The UK tried to clarify the picture for the chemical sector in a guidance document entitled “Regulating chemicals (REACH) if there is no Brexit deal”. This guidance is part of the series of technical notices to allow businesses to understand what they would need to do should the UK leave the EU on 29th March 2019 with no agreement on the future relationship. And while this represents a good reflective piece, it still fails to address the many challenges facing the chemical industry, but also downstream users.
On the positive side, the UK made clear that any future regulatory framework in the UK would be based on the REACH model. Current standards will be maintained and the Health and Safety Executive (HSE – Currently Member State Competent Authority for REACH in the UK) would take over the functions currently held by ECHA. The UK will build an IT system comparable to the existing ECHA systems to register substances. The Department for Environment, Food & Rural Affairs (DEFRA) will take over the European Commission’s role and regulate potential risks.
This raises already some concerns: implementing REACH was a continuous effort for the past ten years for the European Chemicals Agency and the European Commission. The European Chemicals Agency is supported by 589 members of staff, 30 people work on chemicals in DG Environment alone, and many more when counting the staff of the Member State Competent Authorities supporting ECHA and the European Commission. HSE and DEFRA would virtually mirror all activities carried by those institutions for the past 10 years and would need to substantially increase their resources and staff.

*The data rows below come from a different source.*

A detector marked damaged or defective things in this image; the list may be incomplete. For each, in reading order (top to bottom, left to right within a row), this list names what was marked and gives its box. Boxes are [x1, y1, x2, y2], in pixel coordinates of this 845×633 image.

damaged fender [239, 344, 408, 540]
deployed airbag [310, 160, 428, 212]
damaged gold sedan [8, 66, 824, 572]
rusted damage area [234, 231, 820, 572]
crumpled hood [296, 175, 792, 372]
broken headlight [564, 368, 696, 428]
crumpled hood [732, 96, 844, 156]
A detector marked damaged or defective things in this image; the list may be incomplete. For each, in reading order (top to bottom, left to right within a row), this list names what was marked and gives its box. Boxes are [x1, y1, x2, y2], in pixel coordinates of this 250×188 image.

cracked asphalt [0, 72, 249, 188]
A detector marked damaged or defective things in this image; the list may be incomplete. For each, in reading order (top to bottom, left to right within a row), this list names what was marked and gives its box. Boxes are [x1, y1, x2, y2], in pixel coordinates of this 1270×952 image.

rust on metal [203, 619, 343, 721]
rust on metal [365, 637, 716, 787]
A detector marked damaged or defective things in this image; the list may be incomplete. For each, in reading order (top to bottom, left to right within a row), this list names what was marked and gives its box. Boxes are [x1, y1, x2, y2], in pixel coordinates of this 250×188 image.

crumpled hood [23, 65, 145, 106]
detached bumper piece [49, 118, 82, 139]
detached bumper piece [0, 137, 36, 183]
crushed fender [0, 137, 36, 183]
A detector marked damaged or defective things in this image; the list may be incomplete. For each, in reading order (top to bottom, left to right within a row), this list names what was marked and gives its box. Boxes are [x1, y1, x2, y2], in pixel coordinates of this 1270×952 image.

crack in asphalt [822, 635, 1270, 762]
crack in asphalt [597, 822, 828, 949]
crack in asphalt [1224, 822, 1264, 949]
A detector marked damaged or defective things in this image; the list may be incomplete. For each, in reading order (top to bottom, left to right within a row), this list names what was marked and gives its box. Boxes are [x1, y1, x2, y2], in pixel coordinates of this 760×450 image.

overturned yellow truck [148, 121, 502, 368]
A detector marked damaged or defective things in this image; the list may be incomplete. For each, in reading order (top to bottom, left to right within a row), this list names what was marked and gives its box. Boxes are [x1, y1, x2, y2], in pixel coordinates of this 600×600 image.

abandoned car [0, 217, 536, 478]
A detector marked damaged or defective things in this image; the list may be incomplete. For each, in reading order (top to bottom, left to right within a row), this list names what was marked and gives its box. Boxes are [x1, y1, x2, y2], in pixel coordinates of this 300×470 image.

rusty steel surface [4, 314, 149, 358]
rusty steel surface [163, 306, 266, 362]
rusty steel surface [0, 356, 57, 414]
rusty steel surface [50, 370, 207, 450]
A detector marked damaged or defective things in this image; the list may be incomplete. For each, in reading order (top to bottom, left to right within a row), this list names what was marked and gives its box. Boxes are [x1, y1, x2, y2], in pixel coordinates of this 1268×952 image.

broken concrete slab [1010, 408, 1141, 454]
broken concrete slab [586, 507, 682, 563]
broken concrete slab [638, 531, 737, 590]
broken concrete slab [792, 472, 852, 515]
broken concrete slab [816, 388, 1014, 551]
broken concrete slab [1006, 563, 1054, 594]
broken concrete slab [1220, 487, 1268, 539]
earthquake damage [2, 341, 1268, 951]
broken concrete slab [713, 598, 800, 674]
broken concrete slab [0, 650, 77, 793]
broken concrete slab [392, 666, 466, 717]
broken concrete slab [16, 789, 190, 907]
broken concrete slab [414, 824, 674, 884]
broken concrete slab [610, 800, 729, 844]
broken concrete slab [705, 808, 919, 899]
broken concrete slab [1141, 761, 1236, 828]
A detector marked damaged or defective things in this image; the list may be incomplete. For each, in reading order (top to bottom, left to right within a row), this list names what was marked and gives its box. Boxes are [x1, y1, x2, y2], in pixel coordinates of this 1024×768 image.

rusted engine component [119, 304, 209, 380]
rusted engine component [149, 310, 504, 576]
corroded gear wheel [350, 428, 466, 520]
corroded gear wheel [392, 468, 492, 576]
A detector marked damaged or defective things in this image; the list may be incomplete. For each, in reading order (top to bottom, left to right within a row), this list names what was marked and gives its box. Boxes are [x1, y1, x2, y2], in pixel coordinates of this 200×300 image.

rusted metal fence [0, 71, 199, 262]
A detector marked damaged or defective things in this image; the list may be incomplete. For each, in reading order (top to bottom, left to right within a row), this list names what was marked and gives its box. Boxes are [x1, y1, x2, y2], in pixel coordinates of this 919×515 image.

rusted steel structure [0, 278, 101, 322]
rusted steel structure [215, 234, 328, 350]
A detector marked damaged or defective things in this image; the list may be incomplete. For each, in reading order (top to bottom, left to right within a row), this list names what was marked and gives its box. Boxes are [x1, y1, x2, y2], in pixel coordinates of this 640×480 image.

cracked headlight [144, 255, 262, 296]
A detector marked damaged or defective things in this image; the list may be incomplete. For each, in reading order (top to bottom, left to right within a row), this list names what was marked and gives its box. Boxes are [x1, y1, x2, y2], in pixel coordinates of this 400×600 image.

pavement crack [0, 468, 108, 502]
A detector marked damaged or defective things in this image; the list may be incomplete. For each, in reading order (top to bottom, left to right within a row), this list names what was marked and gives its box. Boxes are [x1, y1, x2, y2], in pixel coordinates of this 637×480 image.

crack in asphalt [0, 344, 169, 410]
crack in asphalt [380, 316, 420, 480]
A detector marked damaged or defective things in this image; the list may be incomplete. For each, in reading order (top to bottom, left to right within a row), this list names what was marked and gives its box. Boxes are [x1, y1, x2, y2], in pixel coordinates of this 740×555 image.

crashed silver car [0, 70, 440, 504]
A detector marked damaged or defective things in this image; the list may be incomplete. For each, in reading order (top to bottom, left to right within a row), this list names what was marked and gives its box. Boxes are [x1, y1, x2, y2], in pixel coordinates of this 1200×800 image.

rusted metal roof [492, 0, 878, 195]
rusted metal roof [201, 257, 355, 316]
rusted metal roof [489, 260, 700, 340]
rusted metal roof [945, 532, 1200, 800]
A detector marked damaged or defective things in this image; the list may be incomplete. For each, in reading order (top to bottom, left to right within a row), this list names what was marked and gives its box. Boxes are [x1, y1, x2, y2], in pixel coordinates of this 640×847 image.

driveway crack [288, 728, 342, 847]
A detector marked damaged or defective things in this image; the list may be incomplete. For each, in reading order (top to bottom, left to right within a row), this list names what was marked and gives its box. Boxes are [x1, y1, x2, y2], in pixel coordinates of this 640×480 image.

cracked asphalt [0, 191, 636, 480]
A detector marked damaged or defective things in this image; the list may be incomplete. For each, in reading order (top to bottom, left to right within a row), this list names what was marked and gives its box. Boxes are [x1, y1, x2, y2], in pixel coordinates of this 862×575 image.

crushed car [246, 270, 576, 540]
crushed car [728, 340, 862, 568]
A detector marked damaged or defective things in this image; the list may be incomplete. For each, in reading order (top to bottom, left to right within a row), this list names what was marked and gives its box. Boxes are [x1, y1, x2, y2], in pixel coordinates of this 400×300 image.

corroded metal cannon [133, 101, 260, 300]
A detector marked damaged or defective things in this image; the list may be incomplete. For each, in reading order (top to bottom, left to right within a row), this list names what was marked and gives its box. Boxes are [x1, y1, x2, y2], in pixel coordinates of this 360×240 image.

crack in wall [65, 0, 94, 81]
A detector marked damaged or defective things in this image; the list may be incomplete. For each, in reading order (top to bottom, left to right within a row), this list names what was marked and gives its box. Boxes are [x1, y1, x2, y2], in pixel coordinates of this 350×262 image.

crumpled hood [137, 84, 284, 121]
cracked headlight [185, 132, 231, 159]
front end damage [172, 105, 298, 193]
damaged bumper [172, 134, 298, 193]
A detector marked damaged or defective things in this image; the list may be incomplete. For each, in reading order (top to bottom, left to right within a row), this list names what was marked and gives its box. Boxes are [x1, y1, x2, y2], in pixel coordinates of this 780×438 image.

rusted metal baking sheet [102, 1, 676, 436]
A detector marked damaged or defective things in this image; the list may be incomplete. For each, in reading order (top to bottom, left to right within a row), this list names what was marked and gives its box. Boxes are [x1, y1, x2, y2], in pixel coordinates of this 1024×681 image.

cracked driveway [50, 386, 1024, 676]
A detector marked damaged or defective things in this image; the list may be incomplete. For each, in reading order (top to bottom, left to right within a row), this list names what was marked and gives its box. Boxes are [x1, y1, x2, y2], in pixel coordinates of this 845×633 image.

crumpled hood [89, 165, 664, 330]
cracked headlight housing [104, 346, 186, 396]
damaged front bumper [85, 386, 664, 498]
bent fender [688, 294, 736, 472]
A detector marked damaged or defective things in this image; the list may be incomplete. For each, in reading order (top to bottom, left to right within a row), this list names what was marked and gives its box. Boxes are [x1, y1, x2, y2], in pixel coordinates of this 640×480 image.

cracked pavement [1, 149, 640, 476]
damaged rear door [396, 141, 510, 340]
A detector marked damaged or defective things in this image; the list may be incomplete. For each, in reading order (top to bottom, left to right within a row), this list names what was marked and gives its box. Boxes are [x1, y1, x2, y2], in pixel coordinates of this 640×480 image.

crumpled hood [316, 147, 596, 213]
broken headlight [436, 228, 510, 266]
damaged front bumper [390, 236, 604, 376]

The guidance focuses mainly on registration, introducing a new notification system for importers of chemicals from the EEA, and asking all producers to develop a new registration dossier which needs to be identical to the REACH dossier. How EU producers are going to share their data, and who is going to pay for this cost is not mentioned in the guidance. Nothing is mentioned on how registration updates under REACH are going to be translated in UK-REACH, or on how new substances will be registered.
The guidance does not forget about authorisation, and all existing authorisations under REACH will be carried over in UK-REACH. Downstream users using Annex XIV substances in the UK might be relieved, but what happens after the sunset date? And what happens to Annex XIV?
Finally, it seems that DEFRA didn’t deal with the only letter missing in the REACH acronym: Restriction. 68 substances are currently restricted under REACH and while the UK insists that existing standards of protection of human health and the environment will be maintained, restrictions are not mentioned in the guidance. De facto, substances that have been restricted for many years in the UK might suddenly be allowed for use again.
In short, what happens for chemicals in the UK after Brexit is still a big question mark. This document would only apply in case of no-deal Brexit, and major consequences for the chemical industry and many downstream sectors might all depend on political discussions at the level of heads of government. So keep an eye on the big picture, the future of REACH in the UK will depend on the conclusions of the European Council meetings to come.